Background: The most challenging and mortal complication of gastric sleeve surgery (SG) is staple line leakage. Although many agents have been used for increasing tissue healing on the stapler line, there is still no consensus on its effectiveness and efficacy. The aim of study is to determine the effect of phenytoin on the healing process of gastric sleeve surgery in rats.
Methods: On the 10th post-operative day, the effects of phenytoin on bursting pressure in the stapler line were evaluated along-side pathohistological examinations. To investigate the molecular impact of phenytoin on the expression of TGF-β, VEGF, FGF2, and p53 genes, quantitative real-time polymerase chain reaction was utilized. In addition, gene expressions at the protein level were deter-mined by immunohistochemical analysis.

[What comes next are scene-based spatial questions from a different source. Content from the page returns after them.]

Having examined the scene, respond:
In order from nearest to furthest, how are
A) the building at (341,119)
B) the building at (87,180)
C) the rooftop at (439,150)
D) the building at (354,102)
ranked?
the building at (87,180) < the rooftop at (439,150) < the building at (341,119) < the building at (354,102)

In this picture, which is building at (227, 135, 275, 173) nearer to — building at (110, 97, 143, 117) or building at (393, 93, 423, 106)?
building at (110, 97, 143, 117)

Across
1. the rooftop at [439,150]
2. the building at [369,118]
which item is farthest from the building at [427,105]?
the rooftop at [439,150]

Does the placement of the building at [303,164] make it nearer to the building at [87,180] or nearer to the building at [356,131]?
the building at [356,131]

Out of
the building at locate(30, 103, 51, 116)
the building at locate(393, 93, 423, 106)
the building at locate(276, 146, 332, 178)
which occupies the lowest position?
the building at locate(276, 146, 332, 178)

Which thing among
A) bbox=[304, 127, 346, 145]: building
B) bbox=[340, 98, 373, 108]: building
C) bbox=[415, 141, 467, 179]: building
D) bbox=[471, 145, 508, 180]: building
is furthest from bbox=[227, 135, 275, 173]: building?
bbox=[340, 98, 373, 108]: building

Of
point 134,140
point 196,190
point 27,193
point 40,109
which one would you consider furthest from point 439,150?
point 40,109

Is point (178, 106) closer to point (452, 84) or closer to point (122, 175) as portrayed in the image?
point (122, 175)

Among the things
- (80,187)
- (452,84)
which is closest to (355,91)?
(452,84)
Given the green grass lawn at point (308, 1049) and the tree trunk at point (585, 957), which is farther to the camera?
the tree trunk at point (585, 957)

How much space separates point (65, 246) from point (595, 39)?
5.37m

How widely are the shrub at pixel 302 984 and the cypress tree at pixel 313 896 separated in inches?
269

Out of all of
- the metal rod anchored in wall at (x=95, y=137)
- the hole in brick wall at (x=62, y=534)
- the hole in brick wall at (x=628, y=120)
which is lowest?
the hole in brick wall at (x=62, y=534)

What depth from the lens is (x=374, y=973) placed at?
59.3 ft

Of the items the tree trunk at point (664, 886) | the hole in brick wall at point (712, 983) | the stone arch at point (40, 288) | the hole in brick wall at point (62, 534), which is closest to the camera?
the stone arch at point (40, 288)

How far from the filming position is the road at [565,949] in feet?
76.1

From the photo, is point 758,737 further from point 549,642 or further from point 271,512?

Results: No signs of intra-abdominal leakage were observed in the resected samples. A statistically essential extend in stable line bursting pressure measure was observed between the control group and the group treated with phenytoin application. Pathohisto-logical results indicate that the mean score of collagens of the study group (3.2±0.42) was significantly higher than the control group (2.3±0.48) (P=0.003). In addition, the mean epithelization score of the study group (3.4±0.52) was significantly higher than the control group (2.1±0.57) (P=0.001). mRNA of TGFβ, FGF2, VEGF, and p53 genes drastically increased phenytoin treated group. High FGF2 protein expression levels were determined from phenytoin use compared to the control group.
Conclusion: Molecular studies suggest that phenytoin may increase the healing process of Gastric sleeve following SG in rats and may become a new agent for the prevention of human gastric leaks.